Unlucky number 13

Question

I came across this problem Unlucky number 13! recently but could not think of efficient solution this.

Problem statement :

N is taken as input.

N can be very large 0<= N <= 1000000009

Find total number of such strings that are made of exactly N characters which don't include "13". The strings may contain any integer from 0-9, repeated any number of times.

# Example:

# N = 2 :
# output : 99 (0-99 without 13 number)

# N =1 :
# output : 10 (0-9 without 13 number)

My solution:

N = int(raw_input())

if N < 2:
    print 10

else:
    without_13 = 10

    for i in range(10, int('9' * N)+1):
        string = str(i)
        if string.count("13") >= 1:
            continue
        without_13 += 1
    print without_13

Output

The output file should contain answer to each query in a new line modulo 1000000009.

Any other efficient way to solve this ? My solution gives time limit exceeded on coding site.

Answer 1

I think this can be solved via recursion:

ans(n) = { ans([n/2])^2 - ans([n/2]-1)^2 }, if n is even
ans(n) = { ans([n/2]+1)*ans([n/2]) - ans([n/2])*ans([n/2]-1) }, if n is odd

Base Cases:

• ans(0) = 1
• ans(1) = 10

It's implementation is running quite fast even for larger inputs like 10^9 ( which is expected as its complexity is O(log[n]) instead of O(n) like the other answers ):

cache = {}

mod = 1000000009

def ans(n):
    if cache.has_key(n):
        return cache[n]

    if n == 0:
        cache[n] = 1
        return cache[n]
    if n == 1:
        cache[n] = 10
        return cache[n]

    temp1 = ans(n/2)
    temp2 = ans(n/2-1)

    if (n & 1) == 0:
        cache[n] = (temp1*temp1 - temp2*temp2) % mod
    else:
        temp3 = ans(n/2 + 1)
        cache[n] = (temp1 * (temp3 - temp2)) % mod

    return cache[n]

print ans(1000000000)

Online Demo

Explanation:

Let a string s have even number of digits 'n'.
Let ans(n) be the answer for the input n, i.e. the number of strings without the substring 13 in them.
Therefore, the answer for string s having length n can be written as the multiplication of the answer for the first half of the string (ans([n/2])) and the answer for the second half of the string (ans([n/2])), minus the number of cases where the string 13 appears in the middle of the number n, i.e. when the last digit of the first half is 1 and the first digit of the second half is 3.

This can expressed mathematically as:

ans(n) = ans([n/2])^2 - ans([n/2]-1)*2

Similarly for the cases where the input number n is odd, we can derive the following equation:

ans(n) = ans([n/2]+1)*ans([n/2]) - ans([n/2])*ans([n/2]-1)

Answer 2

Let f(n) be the number of sequences of length n that have no "13" in them, and g(n) be the number of sequences of length n that have "13" in them.

Then f(n) = 10^n - g(n) (in mathematical notation), because it's the number of possible sequences (10^n) minus the ones that contain "13".

Base cases:

f(0) = 1
g(0) = 0
f(1) = 10
g(1) = 0

When looking for the sequences with "13", a sequence can have a "13" at the beginning.

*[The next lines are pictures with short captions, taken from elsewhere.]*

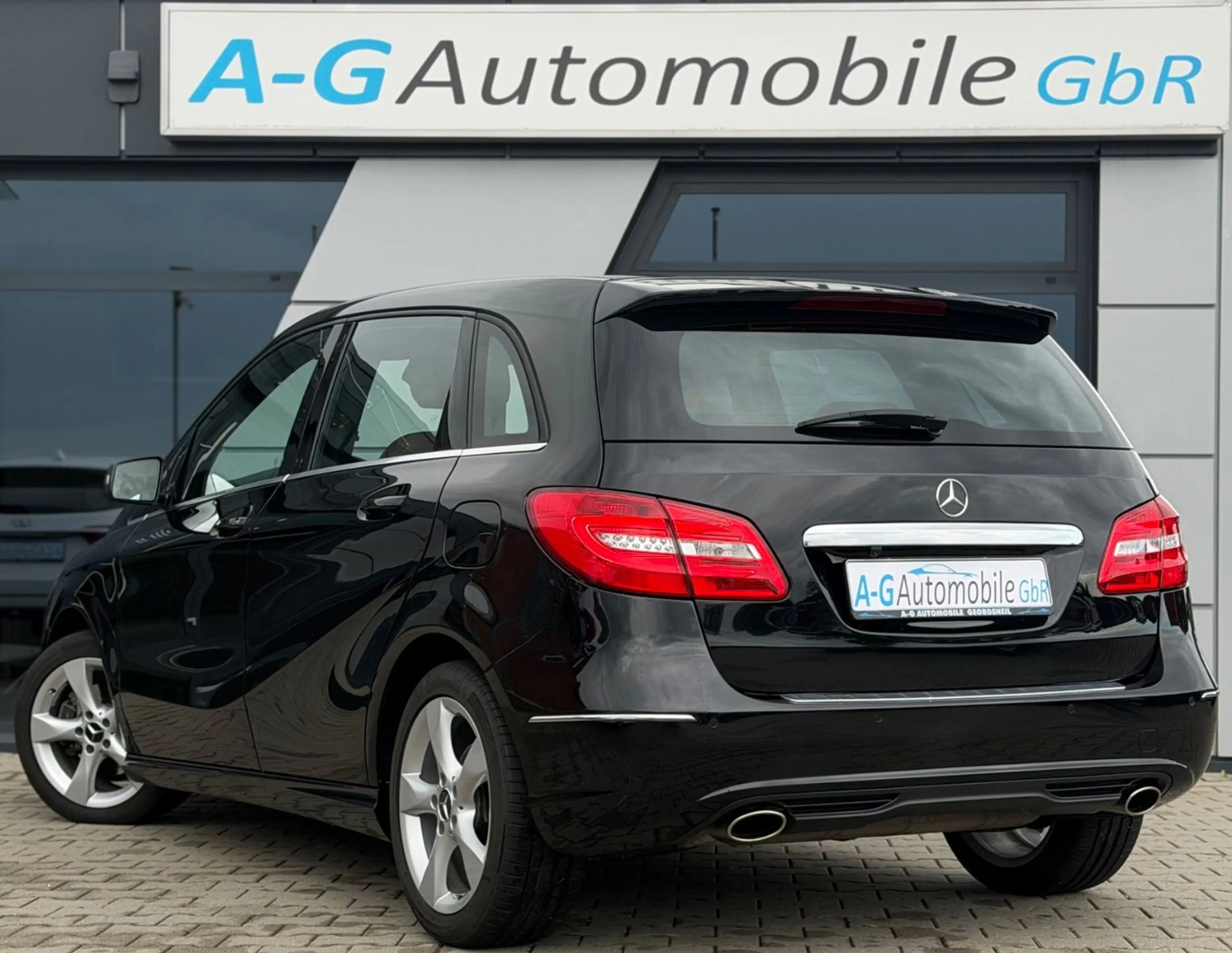 Mercedes-Benz B 200 Automatik Vollleder Sport-Paket Kamera — photo 5
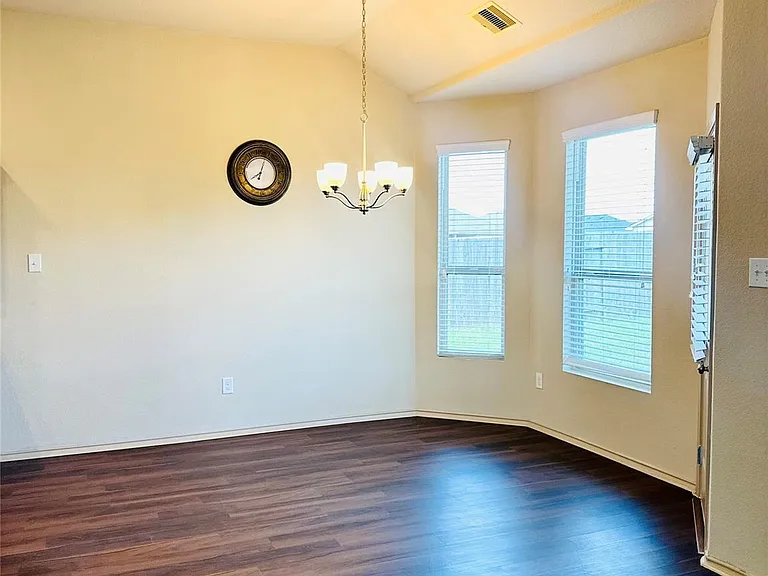 5202 Lilac Hollow Ln — Photo 5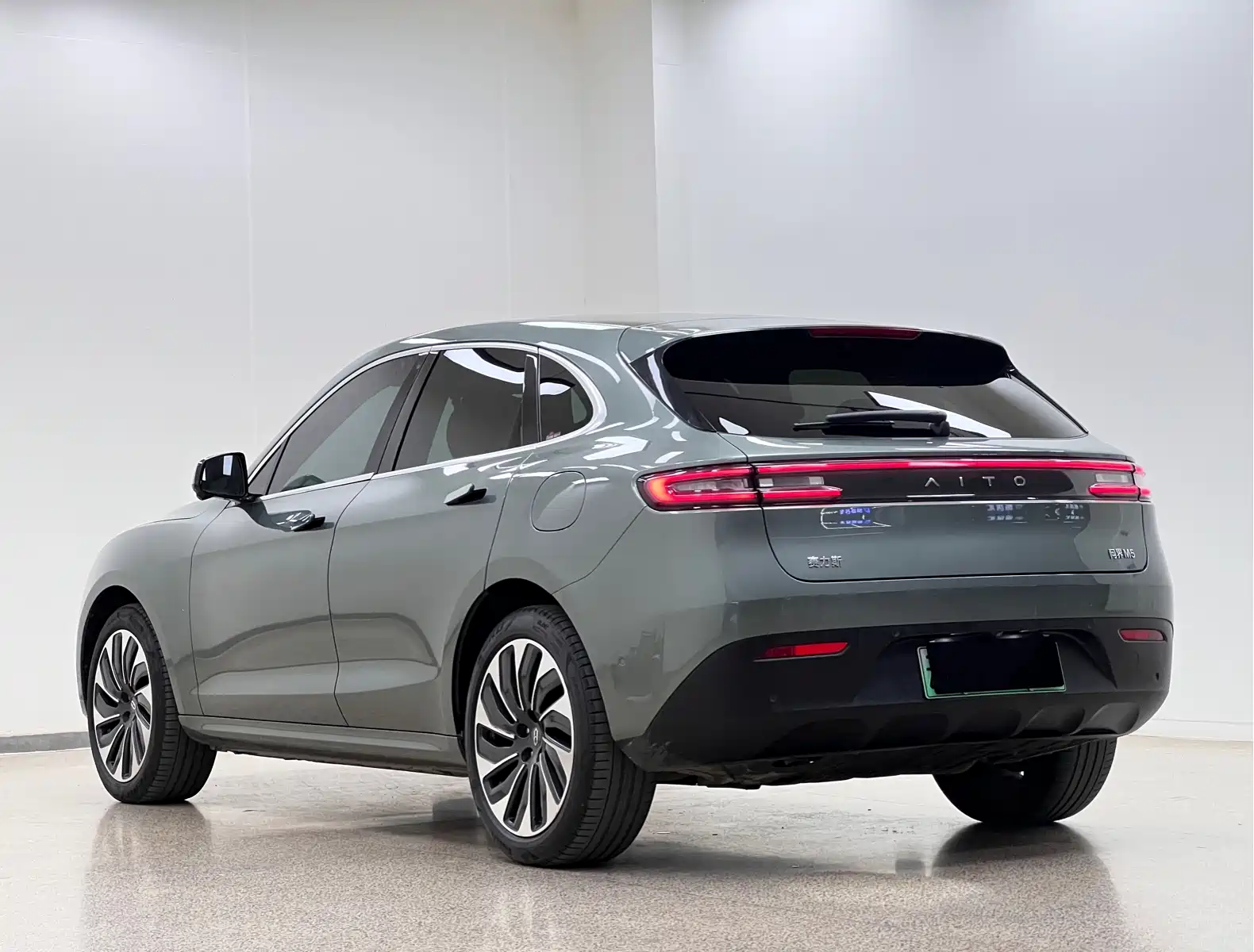AITO M5 2022 Extended Range AWD Ultimate Edition — фото 5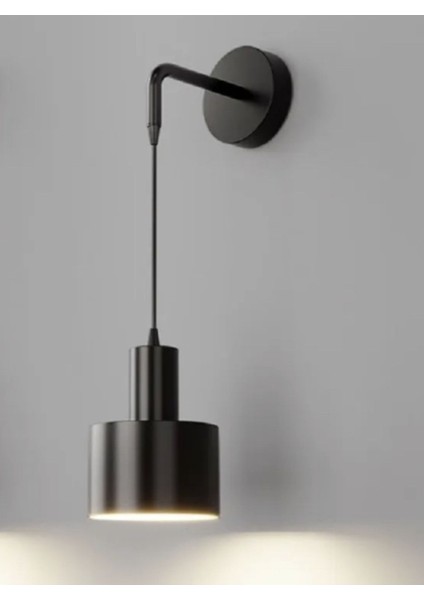 Modern Siyah Metal Duvar Aplik ile Şıklığa Adım Atın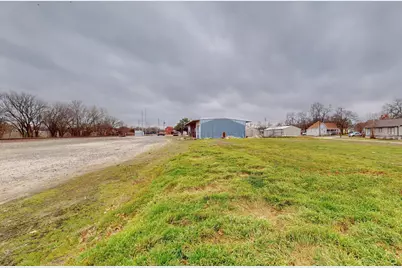 517 E Broadway Street, Gainesville, TX 76240 - Photo 19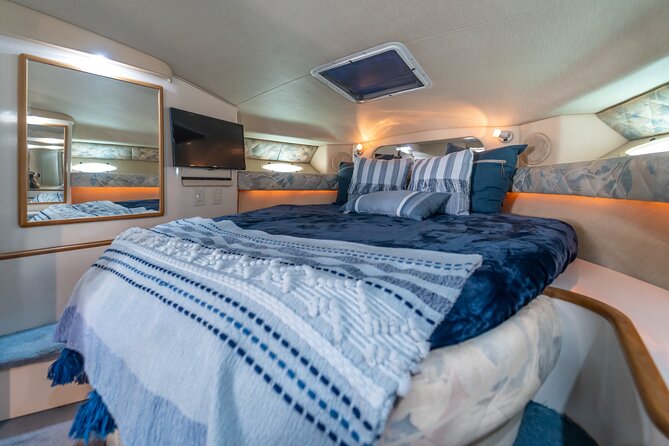 40' Miami Yacht Rental up to 13 Persons - Who will enjoy this yacht rental most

That will account for 10^(n-2) possible sequences with "13" in them. It could also have a "13" in the second position, again accounting for 10^(n-2) possible sequences. But if it has a "13" in the third position, and we'd assume there would also be 10^(n-2) possible sequences, we could those twice that already had a "13" in the first position. So we have to substract them. Instead, we count 10^(n-4) times f(2) (because those are exactly the combinations in the first two positions that don't have "13" in them).

E.g. for g(5):

g(5) = 10^(n-2) + 10^(n-2) + f(2)*10^(n-4) + f(3)*10^(n-5)

We can rewrite that to look the same everywhere:

g(5) = f(0)*10^(n-2) + f(1)*10^(n-3) + f(2)*10^(n-4) + f(3)*10^(n-5)

Or simply the sum of f(i)*10^(n-(i+2)) with i ranging from 0 to n-2.

In Python:

from functools import lru_cache

@lru_cache(maxsize=1024)
def f(n):
    return 10**n - g(n)

@lru_cache(maxsize=1024)
def g(n):
    return sum(f(i)*10**(n-(i+2)) for i in range(n-1))  # range is exclusive

The lru_cache is optional, but often a good idea when working with recursion.

---

>>> [f(n) for n in range(10)]
[1, 10, 99, 980, 9701, 96030, 950599, 9409960, 93149001, 922080050]

The results are instant and it works for very large numbers.